Rewrite the part of the records that opens with the line containing "Observed here in" and closes with the line containing "879 centimetres", putting "viewer" wherever "camera" appears and changing nothing else.
start
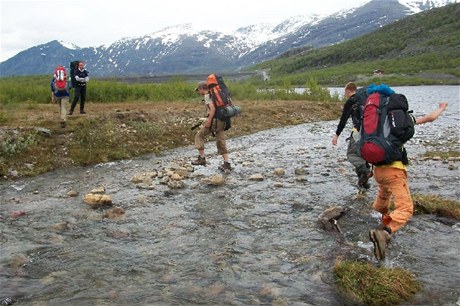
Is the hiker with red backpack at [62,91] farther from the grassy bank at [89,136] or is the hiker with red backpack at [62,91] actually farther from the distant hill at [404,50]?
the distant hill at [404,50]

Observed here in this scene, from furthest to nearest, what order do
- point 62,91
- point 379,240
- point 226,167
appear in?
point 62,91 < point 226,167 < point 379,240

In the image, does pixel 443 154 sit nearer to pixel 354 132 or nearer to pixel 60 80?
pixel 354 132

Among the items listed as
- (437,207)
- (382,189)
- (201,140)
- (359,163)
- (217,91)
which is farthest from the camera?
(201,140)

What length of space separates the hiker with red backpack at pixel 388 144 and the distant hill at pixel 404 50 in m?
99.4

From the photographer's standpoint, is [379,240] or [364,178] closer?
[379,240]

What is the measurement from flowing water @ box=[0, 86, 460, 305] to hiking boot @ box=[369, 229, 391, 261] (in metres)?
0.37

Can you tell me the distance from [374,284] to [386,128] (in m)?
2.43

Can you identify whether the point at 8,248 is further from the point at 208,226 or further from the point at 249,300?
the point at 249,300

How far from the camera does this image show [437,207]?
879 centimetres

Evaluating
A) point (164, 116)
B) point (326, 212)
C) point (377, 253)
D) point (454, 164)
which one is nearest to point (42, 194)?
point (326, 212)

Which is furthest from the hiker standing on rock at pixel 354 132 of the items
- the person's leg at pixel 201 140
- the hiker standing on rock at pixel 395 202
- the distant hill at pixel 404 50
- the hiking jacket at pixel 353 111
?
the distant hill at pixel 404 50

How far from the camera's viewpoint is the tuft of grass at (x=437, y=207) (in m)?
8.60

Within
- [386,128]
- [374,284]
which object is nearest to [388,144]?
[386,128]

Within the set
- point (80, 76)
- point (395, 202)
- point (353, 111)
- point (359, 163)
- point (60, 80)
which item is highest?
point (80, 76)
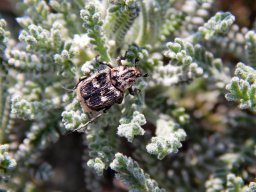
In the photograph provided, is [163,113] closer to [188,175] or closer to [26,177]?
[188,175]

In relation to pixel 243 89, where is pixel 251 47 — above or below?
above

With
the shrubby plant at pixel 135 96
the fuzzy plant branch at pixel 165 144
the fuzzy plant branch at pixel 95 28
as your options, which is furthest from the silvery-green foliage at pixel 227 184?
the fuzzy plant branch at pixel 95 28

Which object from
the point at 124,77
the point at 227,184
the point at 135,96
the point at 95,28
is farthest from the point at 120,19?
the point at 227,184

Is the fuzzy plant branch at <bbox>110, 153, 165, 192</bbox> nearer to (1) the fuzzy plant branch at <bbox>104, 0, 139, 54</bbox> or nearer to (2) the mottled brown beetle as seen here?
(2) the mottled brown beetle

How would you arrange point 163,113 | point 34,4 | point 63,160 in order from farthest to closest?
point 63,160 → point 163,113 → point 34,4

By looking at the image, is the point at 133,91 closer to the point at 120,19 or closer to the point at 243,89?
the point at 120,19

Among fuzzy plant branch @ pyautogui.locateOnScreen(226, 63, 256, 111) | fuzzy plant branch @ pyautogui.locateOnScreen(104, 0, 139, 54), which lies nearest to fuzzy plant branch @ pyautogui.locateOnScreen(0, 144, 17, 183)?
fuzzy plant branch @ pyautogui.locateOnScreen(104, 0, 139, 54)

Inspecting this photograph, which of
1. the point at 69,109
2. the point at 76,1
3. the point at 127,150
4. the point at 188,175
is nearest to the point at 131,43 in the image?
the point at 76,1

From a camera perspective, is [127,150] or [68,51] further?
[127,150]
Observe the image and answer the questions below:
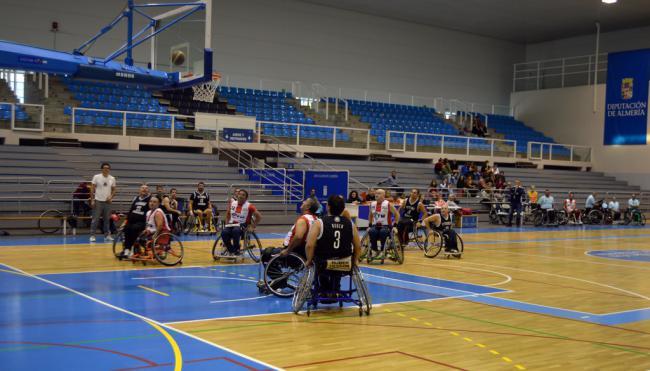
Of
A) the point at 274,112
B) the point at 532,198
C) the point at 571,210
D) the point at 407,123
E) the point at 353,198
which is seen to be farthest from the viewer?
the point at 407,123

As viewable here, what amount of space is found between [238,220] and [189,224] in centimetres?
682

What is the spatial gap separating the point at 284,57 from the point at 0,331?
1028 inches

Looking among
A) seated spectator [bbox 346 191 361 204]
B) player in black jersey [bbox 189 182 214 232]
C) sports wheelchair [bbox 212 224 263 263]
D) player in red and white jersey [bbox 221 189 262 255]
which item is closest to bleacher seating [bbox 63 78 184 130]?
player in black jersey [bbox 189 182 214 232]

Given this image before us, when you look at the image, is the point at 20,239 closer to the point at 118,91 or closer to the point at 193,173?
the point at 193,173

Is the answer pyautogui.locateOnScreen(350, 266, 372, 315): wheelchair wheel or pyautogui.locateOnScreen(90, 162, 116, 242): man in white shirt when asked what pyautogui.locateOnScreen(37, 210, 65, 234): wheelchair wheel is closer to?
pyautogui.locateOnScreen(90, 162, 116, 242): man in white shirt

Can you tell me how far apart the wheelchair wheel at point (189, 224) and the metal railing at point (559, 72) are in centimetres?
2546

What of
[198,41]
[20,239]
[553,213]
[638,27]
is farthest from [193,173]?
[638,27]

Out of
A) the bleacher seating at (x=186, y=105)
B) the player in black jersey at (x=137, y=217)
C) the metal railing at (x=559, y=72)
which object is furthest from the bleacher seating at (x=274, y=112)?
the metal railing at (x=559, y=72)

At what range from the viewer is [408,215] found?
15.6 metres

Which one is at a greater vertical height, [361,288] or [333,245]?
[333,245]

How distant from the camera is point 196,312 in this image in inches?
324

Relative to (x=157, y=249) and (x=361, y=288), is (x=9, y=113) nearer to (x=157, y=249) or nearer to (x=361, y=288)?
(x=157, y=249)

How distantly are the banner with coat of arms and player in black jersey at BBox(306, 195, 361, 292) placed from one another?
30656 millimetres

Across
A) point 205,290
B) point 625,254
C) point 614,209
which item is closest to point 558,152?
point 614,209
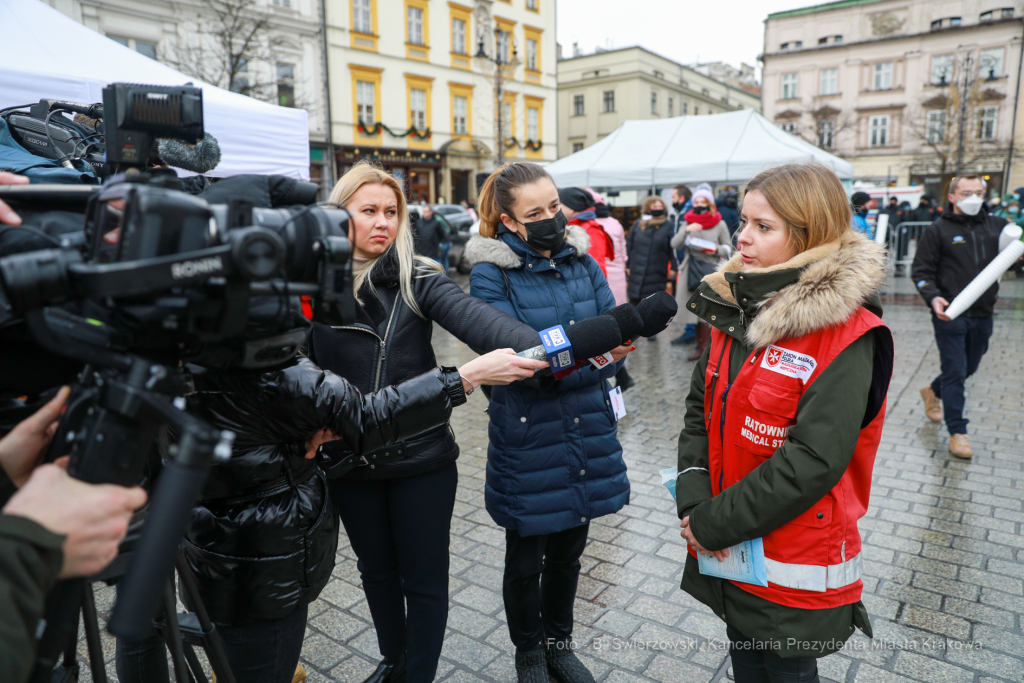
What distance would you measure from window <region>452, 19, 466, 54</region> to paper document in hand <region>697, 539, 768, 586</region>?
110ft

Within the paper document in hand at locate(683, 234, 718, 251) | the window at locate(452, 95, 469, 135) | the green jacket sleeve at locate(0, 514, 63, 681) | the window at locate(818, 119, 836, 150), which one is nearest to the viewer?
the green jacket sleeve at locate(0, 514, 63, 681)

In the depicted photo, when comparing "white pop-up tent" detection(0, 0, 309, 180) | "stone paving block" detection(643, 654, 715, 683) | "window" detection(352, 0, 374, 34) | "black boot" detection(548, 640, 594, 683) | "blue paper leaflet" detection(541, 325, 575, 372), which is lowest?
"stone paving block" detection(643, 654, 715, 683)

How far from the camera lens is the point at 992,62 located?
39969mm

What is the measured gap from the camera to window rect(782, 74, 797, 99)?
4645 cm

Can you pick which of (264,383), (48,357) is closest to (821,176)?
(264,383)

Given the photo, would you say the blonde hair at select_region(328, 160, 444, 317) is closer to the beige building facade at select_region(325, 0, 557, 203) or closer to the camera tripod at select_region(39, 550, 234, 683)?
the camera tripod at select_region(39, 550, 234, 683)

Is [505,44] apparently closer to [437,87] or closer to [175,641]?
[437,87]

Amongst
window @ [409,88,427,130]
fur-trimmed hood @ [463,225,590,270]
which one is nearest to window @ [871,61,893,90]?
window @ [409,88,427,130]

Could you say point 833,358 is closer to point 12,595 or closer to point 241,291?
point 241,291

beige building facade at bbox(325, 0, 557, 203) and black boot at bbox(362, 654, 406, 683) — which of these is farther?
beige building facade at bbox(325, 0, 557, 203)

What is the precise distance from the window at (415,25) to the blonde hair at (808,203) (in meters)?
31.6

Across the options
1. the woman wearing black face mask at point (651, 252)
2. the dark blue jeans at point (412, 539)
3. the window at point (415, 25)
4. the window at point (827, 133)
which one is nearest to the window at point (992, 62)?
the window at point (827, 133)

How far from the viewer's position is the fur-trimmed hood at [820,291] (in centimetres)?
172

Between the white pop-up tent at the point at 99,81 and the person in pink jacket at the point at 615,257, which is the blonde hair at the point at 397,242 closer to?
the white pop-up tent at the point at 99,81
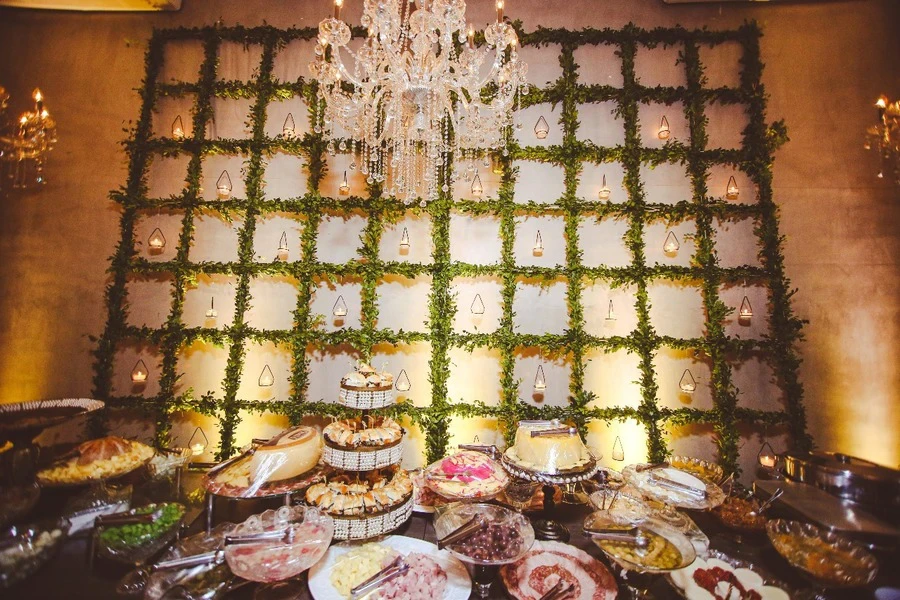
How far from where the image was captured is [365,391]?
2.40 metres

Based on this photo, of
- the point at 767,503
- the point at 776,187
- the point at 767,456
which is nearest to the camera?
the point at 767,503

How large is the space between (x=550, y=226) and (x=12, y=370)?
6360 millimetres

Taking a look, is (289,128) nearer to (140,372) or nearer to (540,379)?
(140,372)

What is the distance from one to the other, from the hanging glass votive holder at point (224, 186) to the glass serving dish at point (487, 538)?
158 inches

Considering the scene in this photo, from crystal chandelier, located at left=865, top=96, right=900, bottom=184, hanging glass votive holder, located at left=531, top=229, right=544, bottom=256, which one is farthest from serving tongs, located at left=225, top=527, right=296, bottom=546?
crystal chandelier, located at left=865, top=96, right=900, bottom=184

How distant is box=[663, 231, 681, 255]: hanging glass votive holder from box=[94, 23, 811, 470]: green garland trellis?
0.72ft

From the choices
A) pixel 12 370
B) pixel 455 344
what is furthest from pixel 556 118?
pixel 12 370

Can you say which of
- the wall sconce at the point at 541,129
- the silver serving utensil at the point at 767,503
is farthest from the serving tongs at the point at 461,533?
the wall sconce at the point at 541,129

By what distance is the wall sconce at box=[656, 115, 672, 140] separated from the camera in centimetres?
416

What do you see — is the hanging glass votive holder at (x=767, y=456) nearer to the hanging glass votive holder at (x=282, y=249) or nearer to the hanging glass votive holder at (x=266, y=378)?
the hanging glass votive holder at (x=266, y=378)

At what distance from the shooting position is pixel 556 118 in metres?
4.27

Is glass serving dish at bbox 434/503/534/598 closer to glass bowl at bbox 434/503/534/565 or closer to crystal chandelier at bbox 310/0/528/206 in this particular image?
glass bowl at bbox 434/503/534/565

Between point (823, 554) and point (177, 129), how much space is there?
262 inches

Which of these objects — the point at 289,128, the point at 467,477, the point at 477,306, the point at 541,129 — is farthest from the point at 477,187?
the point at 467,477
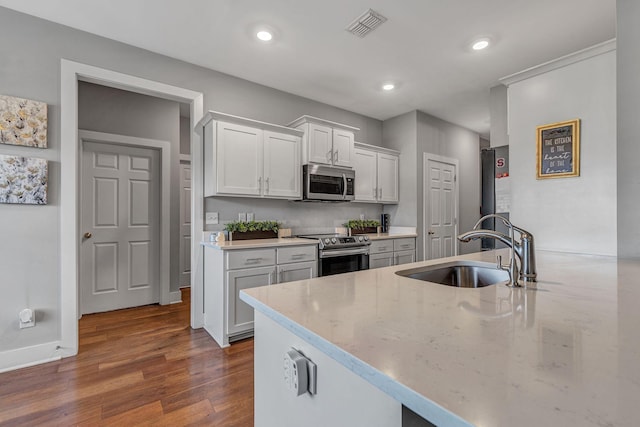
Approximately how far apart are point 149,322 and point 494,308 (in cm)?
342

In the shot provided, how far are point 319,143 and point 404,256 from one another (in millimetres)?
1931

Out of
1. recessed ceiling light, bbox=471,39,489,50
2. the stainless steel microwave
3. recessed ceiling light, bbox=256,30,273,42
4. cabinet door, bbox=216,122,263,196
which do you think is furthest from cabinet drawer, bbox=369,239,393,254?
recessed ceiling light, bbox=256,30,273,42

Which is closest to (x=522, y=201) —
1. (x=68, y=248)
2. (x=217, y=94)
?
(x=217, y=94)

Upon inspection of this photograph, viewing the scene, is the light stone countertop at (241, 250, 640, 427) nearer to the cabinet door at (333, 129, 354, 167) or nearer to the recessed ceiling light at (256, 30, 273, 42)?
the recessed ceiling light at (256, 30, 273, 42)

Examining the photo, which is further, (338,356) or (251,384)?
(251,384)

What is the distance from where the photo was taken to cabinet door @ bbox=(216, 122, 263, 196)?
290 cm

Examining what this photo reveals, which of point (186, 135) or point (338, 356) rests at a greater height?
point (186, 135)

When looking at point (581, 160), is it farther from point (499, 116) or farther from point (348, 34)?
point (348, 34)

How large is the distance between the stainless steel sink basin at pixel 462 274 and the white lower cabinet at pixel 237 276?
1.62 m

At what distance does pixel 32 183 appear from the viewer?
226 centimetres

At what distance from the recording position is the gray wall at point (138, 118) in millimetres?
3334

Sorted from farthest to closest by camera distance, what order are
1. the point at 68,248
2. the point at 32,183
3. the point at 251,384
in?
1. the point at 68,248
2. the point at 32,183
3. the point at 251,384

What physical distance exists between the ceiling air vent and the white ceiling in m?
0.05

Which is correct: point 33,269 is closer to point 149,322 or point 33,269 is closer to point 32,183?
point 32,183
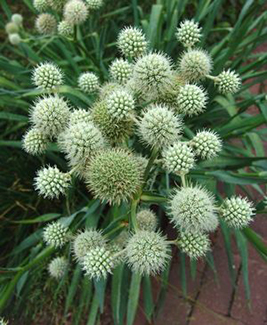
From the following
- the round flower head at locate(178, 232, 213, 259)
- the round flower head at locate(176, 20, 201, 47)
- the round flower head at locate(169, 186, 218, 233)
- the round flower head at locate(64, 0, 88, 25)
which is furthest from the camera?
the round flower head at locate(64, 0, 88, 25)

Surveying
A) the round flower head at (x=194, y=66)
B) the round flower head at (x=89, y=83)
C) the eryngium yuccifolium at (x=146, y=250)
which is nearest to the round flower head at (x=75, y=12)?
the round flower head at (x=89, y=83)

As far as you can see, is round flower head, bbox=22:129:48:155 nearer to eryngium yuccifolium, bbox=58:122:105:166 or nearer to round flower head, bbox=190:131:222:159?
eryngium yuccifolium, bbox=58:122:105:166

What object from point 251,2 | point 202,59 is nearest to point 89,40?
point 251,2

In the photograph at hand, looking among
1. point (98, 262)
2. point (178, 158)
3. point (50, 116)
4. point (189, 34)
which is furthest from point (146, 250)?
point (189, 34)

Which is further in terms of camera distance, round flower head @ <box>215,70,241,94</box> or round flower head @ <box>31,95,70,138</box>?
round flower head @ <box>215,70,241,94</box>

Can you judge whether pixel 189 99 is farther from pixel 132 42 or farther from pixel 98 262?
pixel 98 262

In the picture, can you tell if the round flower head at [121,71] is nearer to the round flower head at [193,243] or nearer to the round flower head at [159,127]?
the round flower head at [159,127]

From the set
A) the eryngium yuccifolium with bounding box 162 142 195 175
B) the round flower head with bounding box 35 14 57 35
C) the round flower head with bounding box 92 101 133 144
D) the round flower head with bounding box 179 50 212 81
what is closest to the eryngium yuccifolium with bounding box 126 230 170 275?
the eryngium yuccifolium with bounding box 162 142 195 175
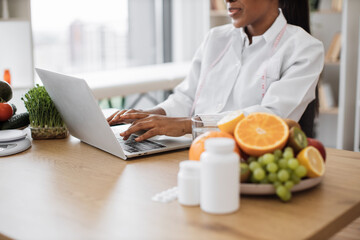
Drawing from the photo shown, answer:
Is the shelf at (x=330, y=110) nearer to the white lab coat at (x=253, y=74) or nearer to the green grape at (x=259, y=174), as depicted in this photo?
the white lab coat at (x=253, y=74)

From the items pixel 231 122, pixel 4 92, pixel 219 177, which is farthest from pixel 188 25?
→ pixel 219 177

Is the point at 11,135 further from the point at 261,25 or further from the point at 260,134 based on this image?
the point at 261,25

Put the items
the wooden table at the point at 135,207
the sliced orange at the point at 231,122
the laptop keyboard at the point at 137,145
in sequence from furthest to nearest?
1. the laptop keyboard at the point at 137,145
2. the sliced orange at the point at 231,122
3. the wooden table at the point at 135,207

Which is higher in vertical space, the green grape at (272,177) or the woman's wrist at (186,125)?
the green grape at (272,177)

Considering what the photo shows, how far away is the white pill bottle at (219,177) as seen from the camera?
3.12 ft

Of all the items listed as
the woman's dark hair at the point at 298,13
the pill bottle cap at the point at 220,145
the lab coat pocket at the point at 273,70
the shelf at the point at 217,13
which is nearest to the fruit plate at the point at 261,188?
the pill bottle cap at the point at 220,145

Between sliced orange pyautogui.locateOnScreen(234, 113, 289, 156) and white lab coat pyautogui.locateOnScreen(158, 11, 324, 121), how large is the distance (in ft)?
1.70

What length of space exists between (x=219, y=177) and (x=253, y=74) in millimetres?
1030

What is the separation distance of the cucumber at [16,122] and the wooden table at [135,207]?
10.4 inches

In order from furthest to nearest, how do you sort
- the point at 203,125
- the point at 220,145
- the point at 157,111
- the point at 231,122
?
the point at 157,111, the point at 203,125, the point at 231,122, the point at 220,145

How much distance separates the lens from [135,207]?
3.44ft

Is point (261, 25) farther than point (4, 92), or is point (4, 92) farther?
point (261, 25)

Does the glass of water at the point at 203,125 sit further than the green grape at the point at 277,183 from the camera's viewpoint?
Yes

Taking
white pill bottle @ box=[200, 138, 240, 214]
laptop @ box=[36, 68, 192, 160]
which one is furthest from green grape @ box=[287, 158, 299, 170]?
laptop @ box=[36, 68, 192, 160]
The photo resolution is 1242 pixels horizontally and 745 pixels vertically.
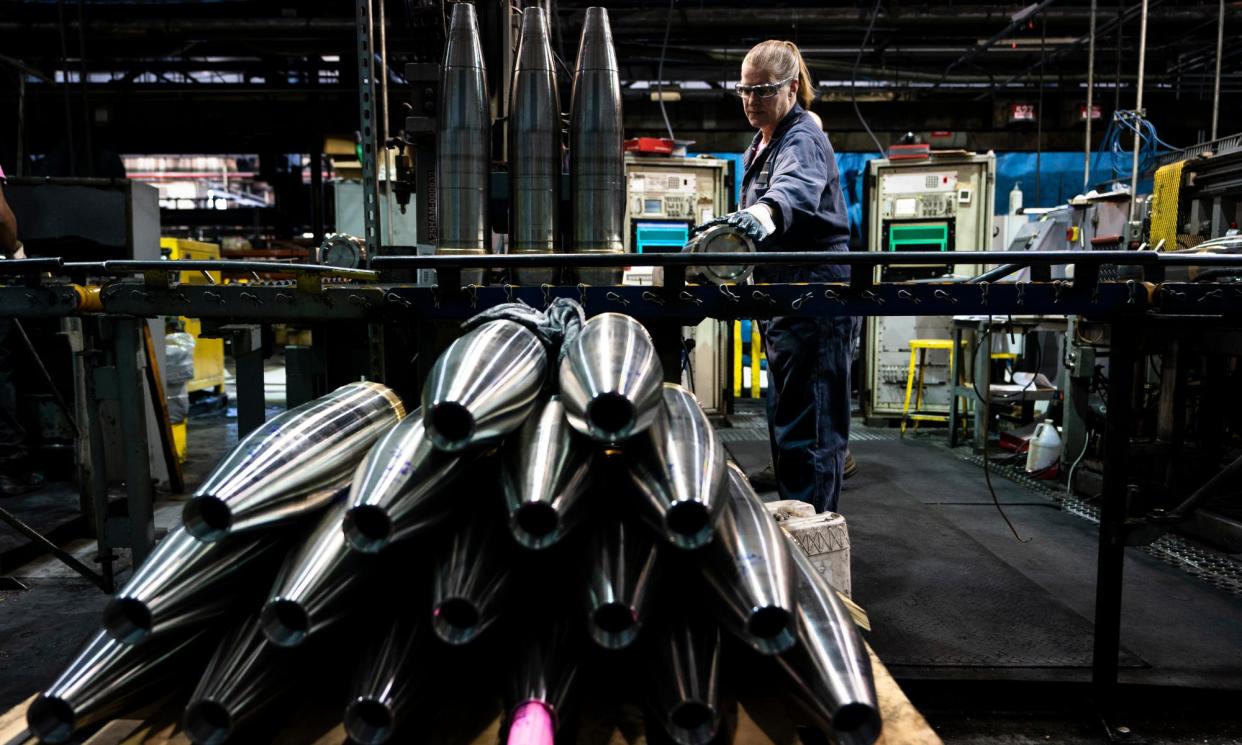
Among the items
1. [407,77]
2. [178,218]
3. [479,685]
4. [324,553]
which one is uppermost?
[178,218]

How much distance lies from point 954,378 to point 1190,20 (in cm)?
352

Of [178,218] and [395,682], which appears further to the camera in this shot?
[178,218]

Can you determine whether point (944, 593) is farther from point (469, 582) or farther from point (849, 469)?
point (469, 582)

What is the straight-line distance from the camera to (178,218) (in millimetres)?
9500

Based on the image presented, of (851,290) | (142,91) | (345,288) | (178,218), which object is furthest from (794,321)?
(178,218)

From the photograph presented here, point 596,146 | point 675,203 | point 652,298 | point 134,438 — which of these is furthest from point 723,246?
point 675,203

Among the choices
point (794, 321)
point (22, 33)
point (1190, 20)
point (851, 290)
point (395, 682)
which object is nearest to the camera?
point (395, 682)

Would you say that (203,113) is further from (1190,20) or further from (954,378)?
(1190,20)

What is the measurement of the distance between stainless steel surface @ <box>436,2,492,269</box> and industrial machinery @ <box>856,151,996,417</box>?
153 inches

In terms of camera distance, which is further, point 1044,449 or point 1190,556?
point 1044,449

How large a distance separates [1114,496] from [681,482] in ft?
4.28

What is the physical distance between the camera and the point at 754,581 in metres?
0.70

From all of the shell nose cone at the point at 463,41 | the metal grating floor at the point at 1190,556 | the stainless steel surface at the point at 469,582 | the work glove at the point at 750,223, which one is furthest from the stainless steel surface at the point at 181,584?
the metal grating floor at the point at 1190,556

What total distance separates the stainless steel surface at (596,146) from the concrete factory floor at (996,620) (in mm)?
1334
end
• **Task output**:
Observed here in this scene, from furthest to nearest, what order do
- point 62,91
- point 379,240
- point 226,167
appear in?
point 62,91 < point 226,167 < point 379,240

In the image, does pixel 443 154 sit nearer to pixel 354 132 or nearer to pixel 60 80?
pixel 354 132

Among the items listed as
- (437,207)
- (382,189)
- (201,140)
- (359,163)
- (217,91)
which is farthest from the viewer?
(201,140)

What length of space separates the hiker with red backpack at pixel 388 144 and the distant hill at pixel 404 50 in m?
99.4

From the photographer's standpoint, is [379,240] or [364,178] closer?
[379,240]

What is the measurement from flowing water @ box=[0, 86, 460, 305] to hiking boot @ box=[369, 229, 391, 261] (in metres)?
0.37

Can you tell me the distance from [374,284] to [386,128] (in m)?
2.43

Can you identify whether the point at 8,248 is further from the point at 208,226 or further from the point at 249,300?
the point at 249,300

How far from the viewer does this image show [437,207]?
879 centimetres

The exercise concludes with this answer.